U.S. Pat. No. 3,872,520, Mar. 25, 1975, William Tyconik, entitled "Curtain Support", shows a structure which is affixed to the curtain support rod and has a number of members extending therefrom for the purpose of holding the shower curtain back from the shower area. However, in order to provide the necessary force to maintain the curtain away from the shower area, it is necessary to drill a generally horizontal hole in the rail so as to receive a pin for locking the structure to the rail. The structure does not move automatically into place when the shower curtain is closed nor does it retract with the curtain when the curtain is opened. By removing the pin, the mounting portion of the structure allows the structure to rotate relative to the rail so as to hang freely from the rail.
According to the present invention there is provided a shower curtain holder for use with a shower curtain of the type suspended from a support rod by a plurality of curtain hooks slidable along the rod to enable the curtain to be extended from an open position on spreading of the hooks to a closed free hanging position for defining one side of the shower area. The device includes a rigid elongated curtain engaging member having attachment means for suspending it at an upper end thereof from the support rod so that it can experience free swinging movement away from the shower area. A weight member is connected to the curtain engaging member and is movable relative thereto between an inactive hanging position and a raised biasing position for applying a turning force to the curtain engaging member for forcing it to swing outwardly and hold the curtain away from the shower area.
Normally, one, two or three of the devices are utilized and are attached to the rod in relation to the curtain hooks so that the devices moved to spaced interval, preferably along a mid portion of the curtain rod, when the curtain is pulled to the closed position. Also, the devices move with the curtain to a stored or opened position at one end of the rod, and when the weight members are moved to their inactive position, they hang freely with the curtain engaging members so as not to distort the curtain when in the stored or open position.
The attachment means may include means defining an opening for receiving one or possibly two of the curtain hooks so as to hang freely from the hooks and to slide with the hooks as the curtain is opened or closed. In one embodiment in which the opening is adapted to receive two hooks, it has a length sufficient to contain an adjacent pair of the curtain hooks as they would be spaced in a normal spread condition with the shower curtain closed.

### GIVEN INSTRUCTION 1
Copy the rows word for word, starting at the line that contains "From this photograph, is blue" and stopping after the final row.
### GIVEN INSTRUCTION 2
Continue the shower curtain holder passage from where it stops.

### EXCERPTED RECORDS
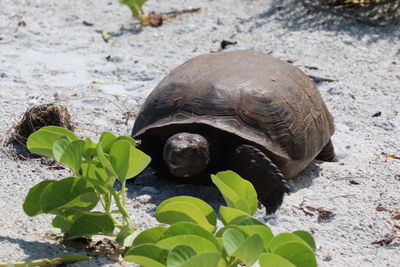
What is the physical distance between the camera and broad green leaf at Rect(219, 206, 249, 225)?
2.59 metres

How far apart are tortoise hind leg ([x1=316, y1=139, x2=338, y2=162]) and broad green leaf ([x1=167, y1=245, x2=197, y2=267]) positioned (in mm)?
2126

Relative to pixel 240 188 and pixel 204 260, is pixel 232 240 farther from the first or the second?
pixel 240 188

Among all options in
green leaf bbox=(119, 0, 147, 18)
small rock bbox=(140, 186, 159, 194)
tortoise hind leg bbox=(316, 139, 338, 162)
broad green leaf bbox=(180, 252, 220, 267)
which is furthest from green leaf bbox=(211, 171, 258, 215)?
green leaf bbox=(119, 0, 147, 18)

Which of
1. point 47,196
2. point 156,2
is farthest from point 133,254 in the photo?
point 156,2

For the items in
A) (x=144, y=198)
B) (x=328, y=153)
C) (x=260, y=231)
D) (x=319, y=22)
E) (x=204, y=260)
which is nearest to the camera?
(x=204, y=260)

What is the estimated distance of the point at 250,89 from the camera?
377cm

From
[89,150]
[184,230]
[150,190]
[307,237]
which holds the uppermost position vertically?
[89,150]

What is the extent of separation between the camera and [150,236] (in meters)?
2.60

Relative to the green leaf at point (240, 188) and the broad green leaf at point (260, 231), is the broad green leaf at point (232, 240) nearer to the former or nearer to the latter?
the broad green leaf at point (260, 231)

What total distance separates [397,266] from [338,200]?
2.41ft

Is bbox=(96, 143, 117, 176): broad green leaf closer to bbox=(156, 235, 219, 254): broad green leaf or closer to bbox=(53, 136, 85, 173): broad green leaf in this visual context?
bbox=(53, 136, 85, 173): broad green leaf

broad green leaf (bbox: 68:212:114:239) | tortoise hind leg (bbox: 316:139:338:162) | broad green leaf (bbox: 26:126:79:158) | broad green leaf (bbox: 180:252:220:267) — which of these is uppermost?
broad green leaf (bbox: 26:126:79:158)

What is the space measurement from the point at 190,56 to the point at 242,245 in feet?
12.8

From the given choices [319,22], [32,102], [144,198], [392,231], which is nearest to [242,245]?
[392,231]
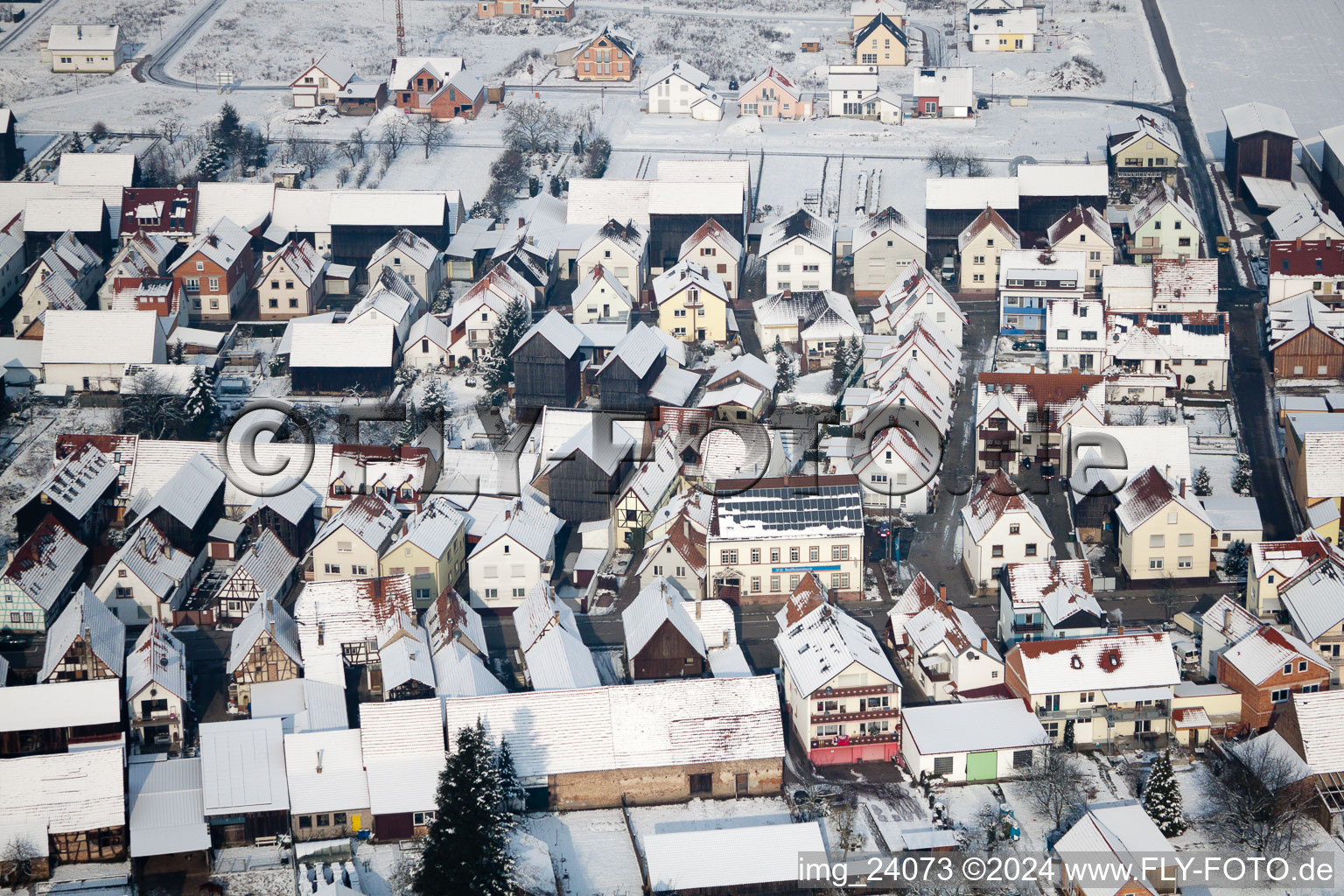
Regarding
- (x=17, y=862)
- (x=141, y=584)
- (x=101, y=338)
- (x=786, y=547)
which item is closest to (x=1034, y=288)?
(x=786, y=547)

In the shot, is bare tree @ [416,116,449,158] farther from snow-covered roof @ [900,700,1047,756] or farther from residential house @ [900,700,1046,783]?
residential house @ [900,700,1046,783]

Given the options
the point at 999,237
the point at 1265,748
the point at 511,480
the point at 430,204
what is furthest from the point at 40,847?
the point at 999,237

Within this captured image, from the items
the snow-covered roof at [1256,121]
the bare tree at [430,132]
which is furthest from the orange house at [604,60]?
the snow-covered roof at [1256,121]

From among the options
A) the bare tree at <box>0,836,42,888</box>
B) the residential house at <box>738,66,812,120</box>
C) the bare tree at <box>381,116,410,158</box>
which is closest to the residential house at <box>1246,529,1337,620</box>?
the bare tree at <box>0,836,42,888</box>

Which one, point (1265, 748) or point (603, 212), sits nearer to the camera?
point (1265, 748)

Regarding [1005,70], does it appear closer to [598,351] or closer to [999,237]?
[999,237]

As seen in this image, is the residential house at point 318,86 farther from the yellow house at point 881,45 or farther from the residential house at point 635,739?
the residential house at point 635,739
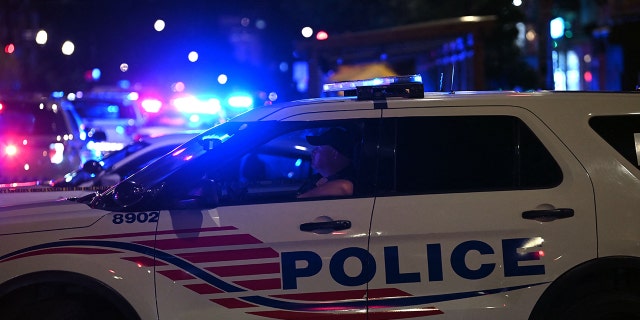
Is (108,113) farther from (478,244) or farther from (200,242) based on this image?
(478,244)

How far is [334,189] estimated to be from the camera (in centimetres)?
458

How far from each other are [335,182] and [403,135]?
45cm

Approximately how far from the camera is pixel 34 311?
437cm

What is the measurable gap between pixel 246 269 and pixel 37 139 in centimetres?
765

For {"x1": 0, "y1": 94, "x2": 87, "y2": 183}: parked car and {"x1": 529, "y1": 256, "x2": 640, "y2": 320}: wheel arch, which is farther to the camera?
{"x1": 0, "y1": 94, "x2": 87, "y2": 183}: parked car

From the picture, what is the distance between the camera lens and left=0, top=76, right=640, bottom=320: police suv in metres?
4.31

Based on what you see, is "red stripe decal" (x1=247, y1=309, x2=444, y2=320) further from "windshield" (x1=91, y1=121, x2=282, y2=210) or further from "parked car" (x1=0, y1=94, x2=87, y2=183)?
"parked car" (x1=0, y1=94, x2=87, y2=183)

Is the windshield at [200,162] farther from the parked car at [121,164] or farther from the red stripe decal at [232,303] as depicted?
the parked car at [121,164]

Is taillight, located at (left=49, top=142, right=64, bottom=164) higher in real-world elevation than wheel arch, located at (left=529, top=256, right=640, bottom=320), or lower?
higher

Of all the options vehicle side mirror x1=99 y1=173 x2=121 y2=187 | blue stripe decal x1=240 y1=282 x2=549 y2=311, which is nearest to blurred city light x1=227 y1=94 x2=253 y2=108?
vehicle side mirror x1=99 y1=173 x2=121 y2=187

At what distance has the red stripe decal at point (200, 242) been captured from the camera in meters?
4.33

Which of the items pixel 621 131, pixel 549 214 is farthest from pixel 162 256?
pixel 621 131

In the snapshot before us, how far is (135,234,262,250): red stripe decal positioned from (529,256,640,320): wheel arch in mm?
1527

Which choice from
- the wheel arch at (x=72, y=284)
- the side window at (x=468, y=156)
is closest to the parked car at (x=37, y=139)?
the wheel arch at (x=72, y=284)
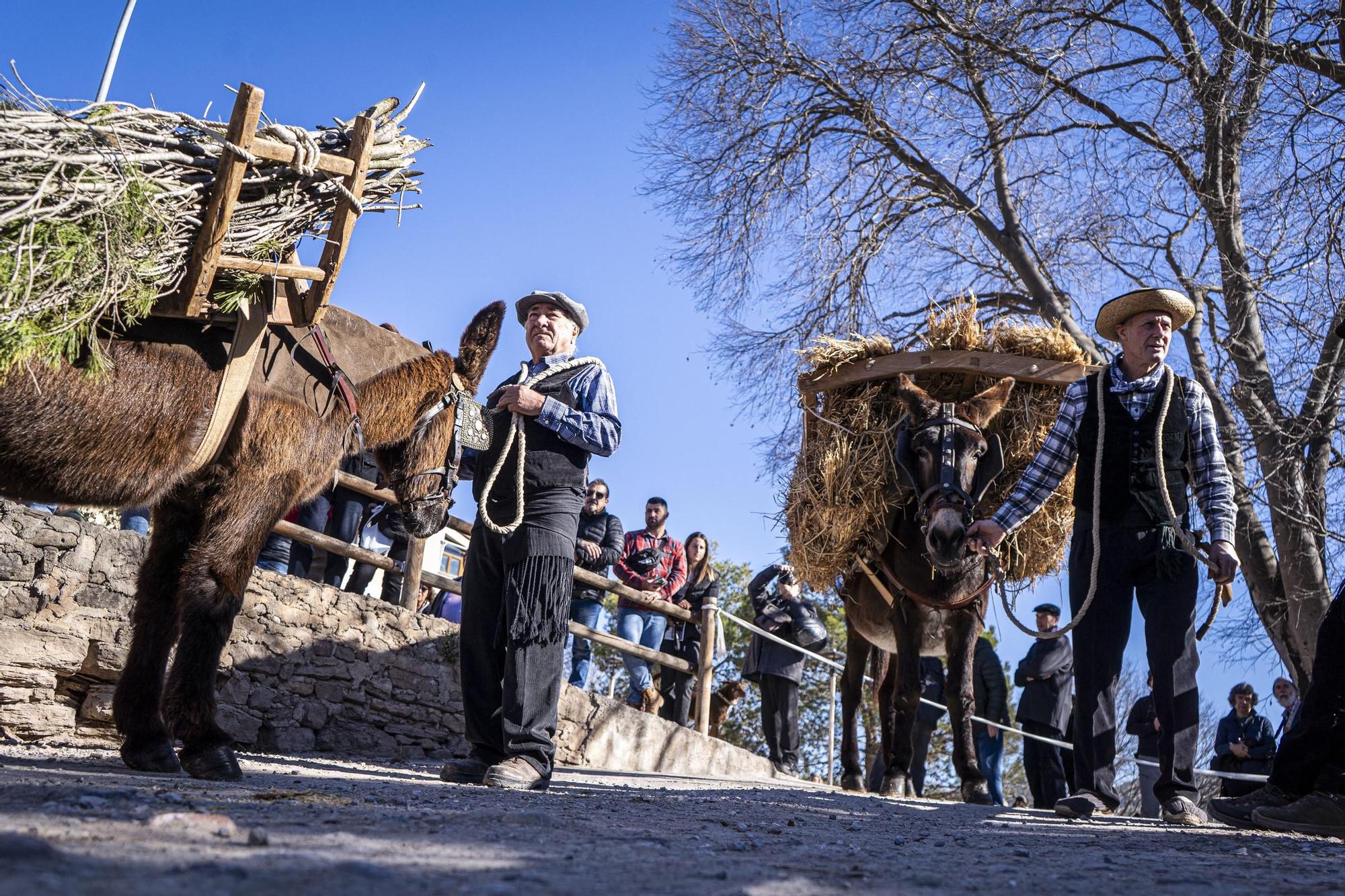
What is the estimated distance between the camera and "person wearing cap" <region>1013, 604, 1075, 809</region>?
872 centimetres

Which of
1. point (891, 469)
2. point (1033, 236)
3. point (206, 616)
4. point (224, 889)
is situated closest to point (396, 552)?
point (891, 469)

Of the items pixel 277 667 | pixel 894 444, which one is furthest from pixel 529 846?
pixel 894 444

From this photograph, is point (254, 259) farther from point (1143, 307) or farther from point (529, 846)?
point (1143, 307)

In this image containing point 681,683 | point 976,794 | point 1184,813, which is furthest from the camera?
point 681,683

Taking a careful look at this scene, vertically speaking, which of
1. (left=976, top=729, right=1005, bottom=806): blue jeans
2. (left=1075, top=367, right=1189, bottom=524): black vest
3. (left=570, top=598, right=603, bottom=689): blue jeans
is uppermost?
(left=1075, top=367, right=1189, bottom=524): black vest

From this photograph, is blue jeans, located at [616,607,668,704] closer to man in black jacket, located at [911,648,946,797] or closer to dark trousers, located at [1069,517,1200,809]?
man in black jacket, located at [911,648,946,797]

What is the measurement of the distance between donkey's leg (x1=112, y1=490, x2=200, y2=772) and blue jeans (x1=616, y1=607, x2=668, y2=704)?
572 centimetres

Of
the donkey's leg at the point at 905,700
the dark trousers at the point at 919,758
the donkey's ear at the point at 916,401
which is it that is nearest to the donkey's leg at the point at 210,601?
the donkey's leg at the point at 905,700

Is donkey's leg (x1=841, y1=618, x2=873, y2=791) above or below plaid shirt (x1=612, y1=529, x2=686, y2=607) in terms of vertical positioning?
below

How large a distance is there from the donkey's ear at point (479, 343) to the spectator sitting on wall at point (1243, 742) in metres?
6.92

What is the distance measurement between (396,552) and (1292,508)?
740 centimetres

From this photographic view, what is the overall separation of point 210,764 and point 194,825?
1.93 meters

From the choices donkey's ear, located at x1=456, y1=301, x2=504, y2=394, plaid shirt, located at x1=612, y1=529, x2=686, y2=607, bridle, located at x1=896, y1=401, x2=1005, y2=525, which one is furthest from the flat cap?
plaid shirt, located at x1=612, y1=529, x2=686, y2=607

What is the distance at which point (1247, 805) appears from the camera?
4.05 m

### RIGHT ANSWER 1
From this photograph, is blue jeans, located at [616,607,668,704] closer to man in black jacket, located at [911,648,946,797] or closer to dark trousers, located at [1069,517,1200,809]?
man in black jacket, located at [911,648,946,797]

What is the measurement of the distance between donkey's leg (x1=112, y1=490, x2=200, y2=772) and blue jeans (x1=616, y1=607, x2=668, y2=704)?
572 centimetres

Of
the donkey's leg at the point at 905,700
the dark trousers at the point at 919,758
the donkey's ear at the point at 916,401
which is it that is nearest to the donkey's leg at the point at 210,601?
the donkey's leg at the point at 905,700

Is donkey's leg (x1=841, y1=618, x2=873, y2=791) above or below plaid shirt (x1=612, y1=529, x2=686, y2=607) in terms of vertical positioning?
below

How large a distance is there from the donkey's ear at point (479, 343) to the spectator sitting on wall at point (1243, 742) in metres?
6.92

What is the distance measurement between (396,552) and (1292,508)?
740 centimetres

From this photographic view, what is the overall separation of point 210,764 and point 194,825?
1.93 meters

From the choices donkey's ear, located at x1=456, y1=301, x2=504, y2=394, plaid shirt, located at x1=612, y1=529, x2=686, y2=607, bridle, located at x1=896, y1=401, x2=1005, y2=525, which one is furthest from the flat cap?
plaid shirt, located at x1=612, y1=529, x2=686, y2=607

What is the distance at which point (1247, 805) appears from the camera?
4.05 m

### RIGHT ANSWER 2
More specifically, the weight member includes an inner end having first connecting means for pivotally attaching the weight member to the curtain engaging member and an outer weighted end. The first connecting means of the weight member may connect the inner end thereof to the curtain engaging member at a location below the upper end of the curtain engaging member, and the weight member may have a second connecting means intermediate the ends thereof for detachably connecting the weight member to the curtain engaging member at a location on the curtain engaging member above the first connecting means so as to hold the weight member in its raised biasing position.
In the accompanying drawings which show various embodiments of the invention by way of examples:
FIG. 1 is a perspective partial view of three of the devices of the present invention hanging in place with the shower curtain in a closed condition, but with the weight members of the devices in the inactive positions;
FIG. 2 is a top view of a conventional bathtub and shower installation and showing the shower curtain, together with the shower curtain holding devices in a stored or open position;
FIG. 3 is a cross-sectional view through the shower area and showing the shower curtain in a closed position with the shower curtain holding devices of the present invention in an active position;
FIG. 4 is an enlarged perspective view of a single shower curtain holding device of the present invention with the weight member lowered to a free hanging inactive position;
FIG. 5 is a side view of the shower curtain holding device as shown in FIG. 4;
FIG. 6 is a perspective view similar to FIG. 4 and showing the shower curtain in a closed position with the shower curtain holding device of the present invention in an active position;
FIG. 7 is a side view of the shower curtain holding device as illustrated in FIG. 6;
FIG. 8 is a view similar to FIG. 4 but showing a modified shower curtain holding device designed for an attachment to a single shower curtain hook;
FIG. 9 is a cross sectional view through one embodiment of a weight portion of the curtain holding device; and
FIG. 10 is a perspective view similar to FIG. 6 but of a still further embodiment, and wherein the weight member is in a position being moved to the active position.
In FIGS. 1 to 7, the reference character 10 generally denotes the curtain holding device of the present invention. As may be readily apparent in FIG. 1, it is preferable to utilize a plurality of the devices 10, which are connected to a conventional shower curtain support rod 11 from which hangs a shower curtain 12. The shower curtain is supported by a plurality of rings or shower curtain hooks 13 which pass freely through a plurality of equally spaced apertures 14 disposed adjacent an upper edge of the shower curtain 12. The shower curtain 12 may consist of a single water impermeable sheet or it may include an outer decorative layer 12a provided with an inner liner 12b. The curtain 12 functions in the normal manner in that it hangs freely from the curtain hooks 13 which also encircle the support rod 11.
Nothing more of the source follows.